▶ TEXT BLOCK
--------------------------------

6 Benefits of Adding Cardio in Your Strength Training Routine

You have probably heard the phrase "Cardio kills gains" in the gym and fitness forums. For decades, many fitness enthusiasts believed that performing cardio exercises could slow down their progress by decreasing muscle growth and strength.

The belief that cardiovascular workout interferes with muscle and strength adaptations has become so common in the fitness community that many people avoid it entirely and focus solely on lifting weights. But what if this long-held belief is nothing more than a myth?

Recent scientific research challenges the notion that cardio and strength training are incompatible. In fact, evidence suggests that combining the two may not only be safe but also beneficial for overall health and fitness.

This article will discuss the benefits of cardio exercises in fitness and how they can help enhance strength training.

The idea of the “interference effect,” in which cardio interferes with muscle growth and strength gains, has persisted since the 1980s.

However, recent scientific research challenges this long-held belief. Multiple high-level studies conducted in 2022 found that combining moderate amounts of cardio with resistance training does not hinder muscle growth or strength gains, even in trained individuals.

--------------------------------

[Saved entries]
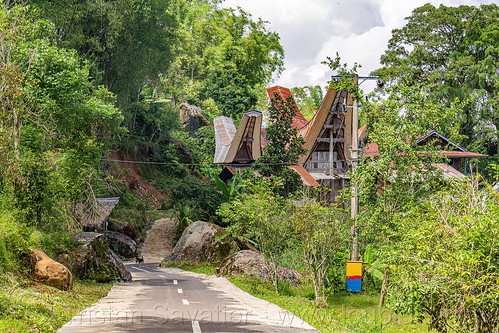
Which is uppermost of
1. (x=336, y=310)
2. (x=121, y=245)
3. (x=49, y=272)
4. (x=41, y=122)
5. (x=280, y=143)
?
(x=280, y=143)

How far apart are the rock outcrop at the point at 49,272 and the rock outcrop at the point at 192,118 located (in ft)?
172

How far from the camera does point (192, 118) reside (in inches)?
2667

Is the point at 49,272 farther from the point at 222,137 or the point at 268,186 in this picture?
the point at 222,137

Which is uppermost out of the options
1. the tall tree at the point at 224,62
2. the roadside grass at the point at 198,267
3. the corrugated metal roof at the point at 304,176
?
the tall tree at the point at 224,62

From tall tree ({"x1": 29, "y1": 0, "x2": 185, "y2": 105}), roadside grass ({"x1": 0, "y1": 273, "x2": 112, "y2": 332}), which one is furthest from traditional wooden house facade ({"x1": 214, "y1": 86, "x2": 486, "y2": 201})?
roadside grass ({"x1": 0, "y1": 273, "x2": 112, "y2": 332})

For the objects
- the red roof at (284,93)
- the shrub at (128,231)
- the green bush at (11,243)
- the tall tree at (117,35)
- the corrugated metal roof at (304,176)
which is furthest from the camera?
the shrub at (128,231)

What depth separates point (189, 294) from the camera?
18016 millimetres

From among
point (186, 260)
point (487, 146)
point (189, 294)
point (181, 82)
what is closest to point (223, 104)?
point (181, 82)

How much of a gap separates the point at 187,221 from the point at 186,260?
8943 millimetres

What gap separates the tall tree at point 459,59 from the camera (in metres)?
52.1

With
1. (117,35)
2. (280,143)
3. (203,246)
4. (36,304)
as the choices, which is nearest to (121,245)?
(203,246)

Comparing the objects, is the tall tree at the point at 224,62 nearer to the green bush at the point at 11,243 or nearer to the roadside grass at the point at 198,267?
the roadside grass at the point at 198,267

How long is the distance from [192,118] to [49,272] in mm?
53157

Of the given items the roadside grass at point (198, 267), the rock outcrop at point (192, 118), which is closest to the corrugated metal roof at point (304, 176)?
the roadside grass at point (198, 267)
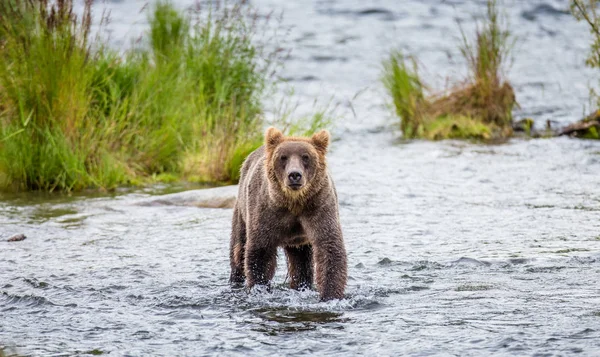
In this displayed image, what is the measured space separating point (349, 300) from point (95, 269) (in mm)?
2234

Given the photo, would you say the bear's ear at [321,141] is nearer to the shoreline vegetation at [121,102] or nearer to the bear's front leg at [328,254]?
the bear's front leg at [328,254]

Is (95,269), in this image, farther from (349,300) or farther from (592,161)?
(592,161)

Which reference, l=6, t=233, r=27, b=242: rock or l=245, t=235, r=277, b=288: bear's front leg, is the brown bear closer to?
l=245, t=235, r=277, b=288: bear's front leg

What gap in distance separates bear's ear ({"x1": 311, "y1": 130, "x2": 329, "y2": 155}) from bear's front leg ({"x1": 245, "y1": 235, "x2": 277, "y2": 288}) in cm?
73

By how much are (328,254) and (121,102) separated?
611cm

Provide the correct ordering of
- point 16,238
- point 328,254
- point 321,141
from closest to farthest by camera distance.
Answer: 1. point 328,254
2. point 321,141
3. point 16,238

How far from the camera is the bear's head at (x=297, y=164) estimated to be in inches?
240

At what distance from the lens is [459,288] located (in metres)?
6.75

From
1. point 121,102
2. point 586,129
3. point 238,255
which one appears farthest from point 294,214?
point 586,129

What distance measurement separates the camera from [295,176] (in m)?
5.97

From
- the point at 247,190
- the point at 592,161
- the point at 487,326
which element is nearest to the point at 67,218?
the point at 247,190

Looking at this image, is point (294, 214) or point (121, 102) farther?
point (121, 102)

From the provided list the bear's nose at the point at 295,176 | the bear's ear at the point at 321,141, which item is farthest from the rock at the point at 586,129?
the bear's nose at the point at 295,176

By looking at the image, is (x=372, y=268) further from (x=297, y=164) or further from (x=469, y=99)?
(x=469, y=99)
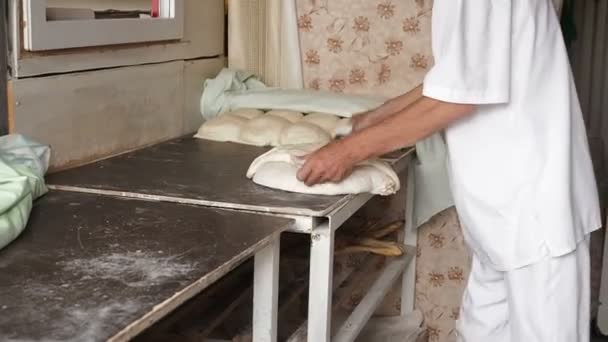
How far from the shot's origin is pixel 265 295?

--------------------------------

▶ WHAT TO DO
In the article on cardio and strength training, copy word for word the passage starting at "The belief that" and ending at "since the 1980s.".

▶ EXPECTED OUTPUT
The belief that cardiovascular workout interferes with muscle and strength adaptations has become so common in the fitness community that many people avoid it entirely and focus solely on lifting weights. But what if this long-held belief is nothing more than a myth?

Recent scientific research challenges the notion that cardio and strength training are incompatible. In fact, evidence suggests that combining the two may not only be safe but also beneficial for overall health and fitness.

This article will discuss the benefits of cardio exercises in fitness and how they can help enhance strength training.

The idea of the “interference effect,” in which cardio interferes with muscle growth and strength gains, has persisted since the 1980s.